Nog eens twee jaar later, in april 2015, neemt heel Europa afscheid van het melkquotum. Drie maanden later wordt in Nederland het begin van het fosfaatrechtenstelsel afgekondigd. Net voor de geplande invoering, op 1 januari 2017, wordt door een collectief
onder aanvoering van Jan Cees Vogelaar een uiterste poging gedaan het tij te keren: het collectief presenteert het plan ‘Opties voor een grondgebonden melkveehouderij’; ook wel ‘Plan B’ genoemd. Plan B beschrijft hoe in vijf jaar de hele melkveehouderij grondgebonden wordt met een maximum van 2,3 GVE/ha. Met als deal dat er geen fosfaatrechten komen en de melkveehouderij gevrijwaard blijft van allerlei lastige en dure regelgeving stikstof, ammoniak, methaan of zelfs CO2-rechten. Milieu- en natuurorganisaties, zoals onder andere opnieuw CLM, zijn op dat moment bereid daarvoor te tekenen.

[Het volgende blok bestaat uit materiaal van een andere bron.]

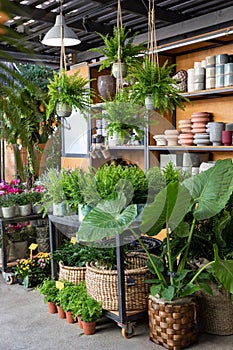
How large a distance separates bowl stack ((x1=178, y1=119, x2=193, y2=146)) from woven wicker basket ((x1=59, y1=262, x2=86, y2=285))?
188cm

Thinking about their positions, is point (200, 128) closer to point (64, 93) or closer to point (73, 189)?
point (64, 93)

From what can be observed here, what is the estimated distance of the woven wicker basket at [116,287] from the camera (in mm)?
2852

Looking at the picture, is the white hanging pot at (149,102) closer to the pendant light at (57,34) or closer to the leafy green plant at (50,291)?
the pendant light at (57,34)

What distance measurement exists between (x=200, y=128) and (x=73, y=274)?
6.70 feet

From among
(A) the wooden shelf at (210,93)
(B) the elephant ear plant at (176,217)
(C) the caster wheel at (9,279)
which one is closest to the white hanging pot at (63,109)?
(B) the elephant ear plant at (176,217)

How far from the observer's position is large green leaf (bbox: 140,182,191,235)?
8.53ft

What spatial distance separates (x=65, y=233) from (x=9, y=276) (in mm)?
746

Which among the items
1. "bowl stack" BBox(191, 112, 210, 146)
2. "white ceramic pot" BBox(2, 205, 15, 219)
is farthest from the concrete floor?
"bowl stack" BBox(191, 112, 210, 146)

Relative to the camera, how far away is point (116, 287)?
2.85m

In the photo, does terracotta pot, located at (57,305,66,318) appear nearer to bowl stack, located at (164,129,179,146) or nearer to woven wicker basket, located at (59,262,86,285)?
woven wicker basket, located at (59,262,86,285)

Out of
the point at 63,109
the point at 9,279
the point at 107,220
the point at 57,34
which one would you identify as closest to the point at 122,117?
the point at 63,109

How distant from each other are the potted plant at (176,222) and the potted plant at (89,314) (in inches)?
14.8

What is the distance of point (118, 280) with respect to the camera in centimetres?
278

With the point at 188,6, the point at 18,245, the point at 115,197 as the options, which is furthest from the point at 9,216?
the point at 188,6
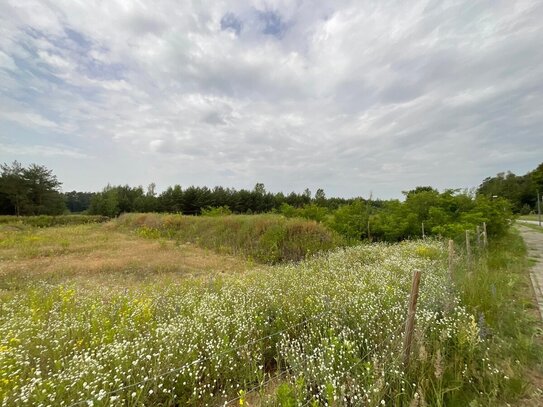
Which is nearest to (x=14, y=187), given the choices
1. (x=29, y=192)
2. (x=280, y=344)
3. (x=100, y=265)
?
(x=29, y=192)

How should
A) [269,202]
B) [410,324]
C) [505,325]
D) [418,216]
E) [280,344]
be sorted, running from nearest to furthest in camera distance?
1. [410,324]
2. [280,344]
3. [505,325]
4. [418,216]
5. [269,202]

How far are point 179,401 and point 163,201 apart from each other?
52.9 meters

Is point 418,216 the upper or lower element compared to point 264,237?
upper

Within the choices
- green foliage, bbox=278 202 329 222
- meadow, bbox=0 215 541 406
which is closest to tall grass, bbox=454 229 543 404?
meadow, bbox=0 215 541 406

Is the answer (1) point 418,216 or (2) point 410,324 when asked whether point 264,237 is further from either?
(2) point 410,324

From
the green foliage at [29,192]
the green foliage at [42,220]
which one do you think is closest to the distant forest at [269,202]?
the green foliage at [29,192]

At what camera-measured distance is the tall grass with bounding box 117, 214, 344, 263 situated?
13281mm

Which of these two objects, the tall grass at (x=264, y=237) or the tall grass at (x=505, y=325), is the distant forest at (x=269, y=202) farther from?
the tall grass at (x=505, y=325)

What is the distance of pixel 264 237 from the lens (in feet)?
46.8

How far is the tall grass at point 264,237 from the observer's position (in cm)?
1328

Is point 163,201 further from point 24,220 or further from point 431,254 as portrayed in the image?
point 431,254

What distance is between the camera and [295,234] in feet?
46.7

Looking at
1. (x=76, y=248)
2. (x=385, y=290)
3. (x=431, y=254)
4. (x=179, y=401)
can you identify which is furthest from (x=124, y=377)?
(x=76, y=248)

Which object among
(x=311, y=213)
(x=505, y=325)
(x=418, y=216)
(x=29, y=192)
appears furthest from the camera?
(x=29, y=192)
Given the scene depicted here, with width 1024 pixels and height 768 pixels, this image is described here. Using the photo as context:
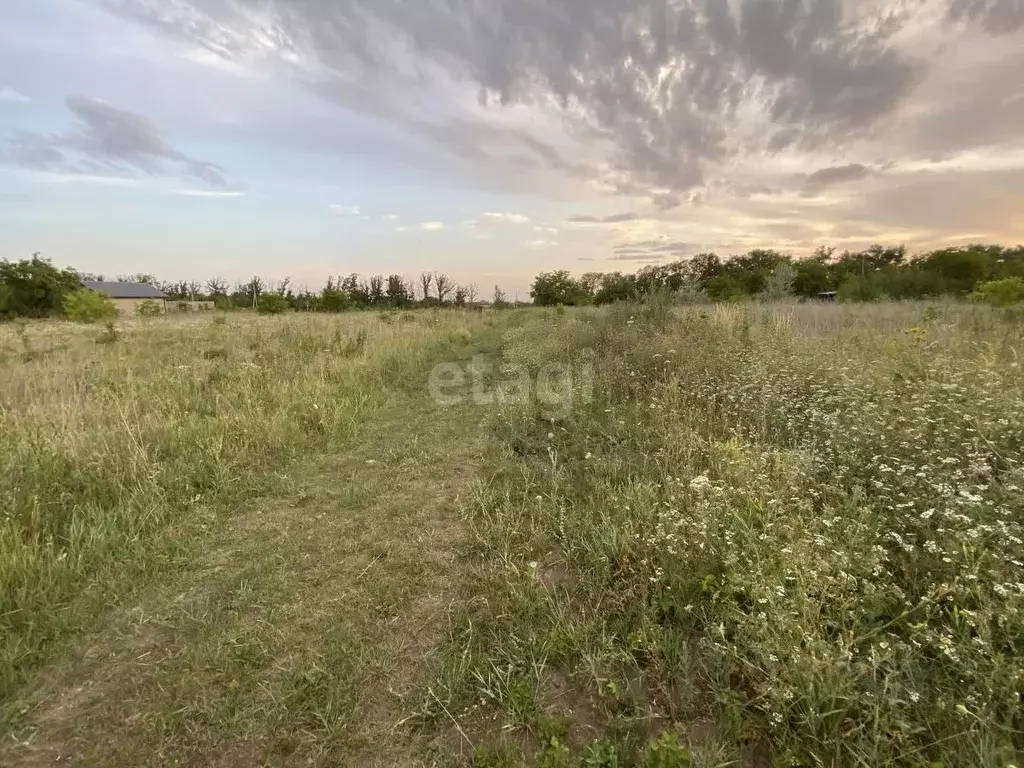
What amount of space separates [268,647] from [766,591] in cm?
242

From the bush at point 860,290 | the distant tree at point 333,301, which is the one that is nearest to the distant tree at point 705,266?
the bush at point 860,290

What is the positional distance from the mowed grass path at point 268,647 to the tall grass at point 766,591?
0.29 m

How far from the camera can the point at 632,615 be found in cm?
234

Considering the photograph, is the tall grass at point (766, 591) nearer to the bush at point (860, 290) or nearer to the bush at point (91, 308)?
the bush at point (860, 290)

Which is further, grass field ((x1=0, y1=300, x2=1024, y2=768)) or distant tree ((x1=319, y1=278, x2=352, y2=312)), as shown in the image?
distant tree ((x1=319, y1=278, x2=352, y2=312))

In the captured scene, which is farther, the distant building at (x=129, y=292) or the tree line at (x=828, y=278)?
the distant building at (x=129, y=292)

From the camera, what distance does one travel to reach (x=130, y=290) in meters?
66.9

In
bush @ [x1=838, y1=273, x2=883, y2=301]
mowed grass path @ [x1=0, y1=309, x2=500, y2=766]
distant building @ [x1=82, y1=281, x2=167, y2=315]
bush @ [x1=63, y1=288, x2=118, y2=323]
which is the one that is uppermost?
distant building @ [x1=82, y1=281, x2=167, y2=315]

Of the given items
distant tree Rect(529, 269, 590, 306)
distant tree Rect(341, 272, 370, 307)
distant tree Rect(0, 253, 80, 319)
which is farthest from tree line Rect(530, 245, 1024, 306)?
distant tree Rect(0, 253, 80, 319)

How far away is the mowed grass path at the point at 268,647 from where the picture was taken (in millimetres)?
1835

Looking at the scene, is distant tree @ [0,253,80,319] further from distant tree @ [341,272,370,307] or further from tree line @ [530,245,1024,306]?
tree line @ [530,245,1024,306]

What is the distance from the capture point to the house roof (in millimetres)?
64500

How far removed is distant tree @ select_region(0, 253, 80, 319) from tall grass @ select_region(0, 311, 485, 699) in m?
49.2

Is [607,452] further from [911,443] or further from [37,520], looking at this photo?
[37,520]
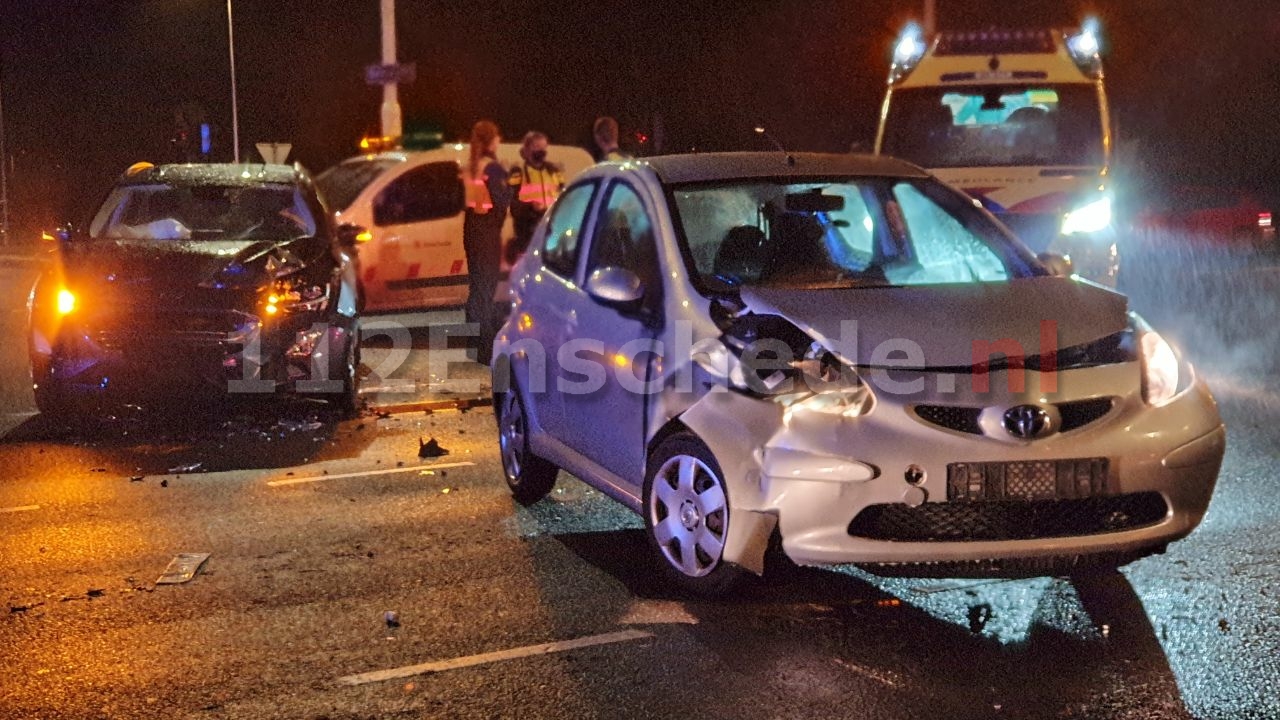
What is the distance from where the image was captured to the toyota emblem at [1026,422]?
16.6ft

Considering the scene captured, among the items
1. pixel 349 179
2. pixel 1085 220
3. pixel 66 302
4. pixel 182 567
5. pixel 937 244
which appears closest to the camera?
pixel 182 567

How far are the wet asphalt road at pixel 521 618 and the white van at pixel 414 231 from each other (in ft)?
23.2

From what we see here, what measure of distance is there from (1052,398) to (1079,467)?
9.2 inches

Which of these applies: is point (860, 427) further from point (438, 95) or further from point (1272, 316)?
point (438, 95)

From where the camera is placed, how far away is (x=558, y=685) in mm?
4719

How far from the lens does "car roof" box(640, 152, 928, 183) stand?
6.57 m

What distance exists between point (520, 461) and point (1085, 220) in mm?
6380

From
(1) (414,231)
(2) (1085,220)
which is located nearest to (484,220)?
(1) (414,231)

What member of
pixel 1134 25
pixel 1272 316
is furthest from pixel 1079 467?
pixel 1134 25

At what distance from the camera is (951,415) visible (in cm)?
509

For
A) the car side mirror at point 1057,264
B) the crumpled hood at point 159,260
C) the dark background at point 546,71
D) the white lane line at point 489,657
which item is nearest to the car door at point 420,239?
the crumpled hood at point 159,260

Plan B wordt echter vooral door zuidelijke boerenbestuurders verkettert en krijgt geen kans van slagen. Zowel in 2008, 2013 en 2016 was ruim de helft van de melkveehouders al grondgebonden of kon dit met een kleine uitbreiding in grondareaal, via huur, pacht of koop, vlot realiseren.
Vandaag de dag is dat nog nadrukkelijker het geval. De indruk bestaat dat bijna alle melkveehouders inmiddels mest afvoeren, maar uit cijfers van het CBS blijkt dat in 2019
zelfs al 68,59% (zie tabel hieronder) onder de eis van 2,3 GVE/ha zit. En maar liefst 82,16% zat vorig jaar onder de 2,6 GVE/ha. Die groep moet wellicht, afhankelijk van waar
de norm op wordt vastgesteld, extra grond onder het bedrijf verkrijgen of samenwerkingsverbanden aangaan, maar in een mate die relatief overzichtelijk en haalbaar lijkt.

Opnieuw kritiek

Nu is het 2020 en komt minister Schouten met haar voorstel om het mestbeleid, met in het
kielzog de stikstof-, klimaat, en biodiversiteitsdossiers, aan te pakken: 100% mestverwerken voor de intensieve sectoren en 100% grondgebonden voor de melk- en vleesveehouderij. Dat zeer intensieve melkveehouders en varkens-, of kalverhouders met eigen grond niet enthousiast worden van dit plan, is begrijpelijk. Maar voor de
meeste melkveehouders ligt dat anders. Tenminste dat zou je denken. De brief van Schouten was echter amper verstuurd of LTO, NMV, DBB en FDF tuimelden over elkaar heen om te vertellen hoe waardeloos deze voorstellen wel niet zijn. Gevolgd door een storm aan kritiek door individuele boeren op allerhande websites en social mediakanalen.

Redenen voor bezwaar

Voor die negativiteit zijn grofweg drie redenen aan te wijzen. Allereerst ‘vergeet’ Schouten in haar brief concrete toezeggingen te doen over vermindering van knellende regelgeving.
Bijvoorbeeld de afschaffing van fosfaatrechten en stikstofrechten als de melkveehouderij daadwerkelijk 100% grondgebonden is. Ook vertelt zij niet wat we als grondgebonden
gaan definiëren. 2,3 GVE/ha of 2,6 GVE/ha, dat maakt nogal wat verschil. Net zoals de toegestane regionale samenwerkingsverbanden om de mest te plaatsen. Wordt die cirkel 20 of 60 kilometer? Ook dat maakt nogal wat verschil.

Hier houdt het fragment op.